Les taux du crédit auto vont encore baisser à  partir du deuxième semestre

Ils commencent à  0% pour les formules packagées, et vont de 7 à  13% chez les banques et de 9 à  13,5% chez les sociétés de financement. L’effet de la baisse du taux directeur sera plus palpable au 2e semestre, vu que les levées de fonds à  travers les BSF vont s’intensifier à  partir de la mi-mai.

Le crédit auto devient moins cher. C’est du moins ce qu’avancent les banquiers et les agents de sociétés de financement. «La tendance baissière des taux est palpable sur le marché depuis le début de l’année et va se faire ressentir avec plus d’ampleur au cours du deuxième semestre 2015», affirme un directeur de banque. Ce constat est confirmé par les concessionnaires de voitures.

En effet, la concurrence bat son plein dans le secteur du crédit à la consommation en général et du crédit auto en particulier.
«Ceci tire naturellement les taux vers le bas, mais le reflux s’accentue aujourd’hui notamment grâce aux formules promotionnelles négociées entre les maisons de crédit et les concessionnaires, dites opérations packagées», explique le directeur commercial d’une société de financement de la place. Selon les banquiers sondés, la compétition entre opérateurs dans leur course aux parts de marché débouche sur des taux qui commencent à 0% pour des opérations spéciales ou clients conventionnés, avant de monter de 7 à 13% pour les financements normaux auprès des banques et de 9 à 13,5% chez les sociétés spécialisées.

Mais si le jeu de la concurrence agit sur le marché, il n’est pas le seul à expliquer la trajectoire baissière qu’empruntent les taux. Sur un registre plus macro-économique, la baisse du taux directeur de 0,5 point en deux temps explique en partie ce fléchissement. «Grâce à des taux de refinancement en baisse, les sociétés de crédit accèdent à un argent moins cher pour financer les nouvelles productions et les remplacements des anciennes dettes qui arrivent à échéance, et répercutent la baisse sur leur clientèle», explique le DAF d’une société de financement qui vient de lever 425 MDH pour l’octroi de nouveaux crédits. Selon lui, en prenant en considération l’effet conjugué de la concurrence et de la baisse du taux directeur, les clients, chacun selon son profil de risque, peuvent aspirer à une décote de 50 points de base jusqu’à 1point sur les nouveaux crédits.

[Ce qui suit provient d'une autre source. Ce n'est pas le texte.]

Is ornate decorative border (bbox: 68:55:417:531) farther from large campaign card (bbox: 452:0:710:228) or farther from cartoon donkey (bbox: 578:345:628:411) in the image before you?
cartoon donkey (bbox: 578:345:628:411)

Les clients qui prévoient de financer leur achat de voiture à crédit vont encore être mieux servis. En effet, selon les opérateurs sondés, la baisse des taux sera plus prononcée sur le reste de l’année. L’explication provient d’un directeur d’une société de la place. Il estime que les sociétés de financement vont lever davantage d’argent au cours du deuxième semestre pour financer la nouvelle production et le remplacement de la dette échue, à des conditions beaucoup plus favorables qu’en 2014, année durant laquelle les émissions de BSF ont culminé à environ 3 milliards de DH contre pas plus de 400 MDH en 2013.

Mais cette détente sur les taux pourra vite être éclipsée par la montée en puissance des créances en souffrance. En 2014, les sociétés de financement qui font appel public à l’épargne ont en effet comptabilisé des provisions en nette hausse de 30% par rapport à 2013. Cette «dépréciation de la qualité du risque va empêcher les opérateurs de répercuter la détente des taux sur toute la clientèle. Seuls les clients à très bon profil de risque bénéficieront systématiquement de la baisse des taux», affirme le DAF. D’autres responsables commerciaux abondent dans le même sens. Ils expliquent que l’historique des paiements du client (régularité) ainsi que sa bonne moralité (pas d’incidents répertoriés à la Centrale des risques) sont déterminants et les comités sont catégoriques à ce sujet. En dehors des opérations packagées qui proposent un taux de 0% conditionné à un minimum d’apport (à partir de 30%), un client mauvais payeur mais dont le dossier est éligible se verra attribuer un taux de 13 à 13,5% tandis qu’un autre sans impayés bénéficiera sans peine de 7,5%. En somme, le loyer de l’argent est défini en fonction du profil du client.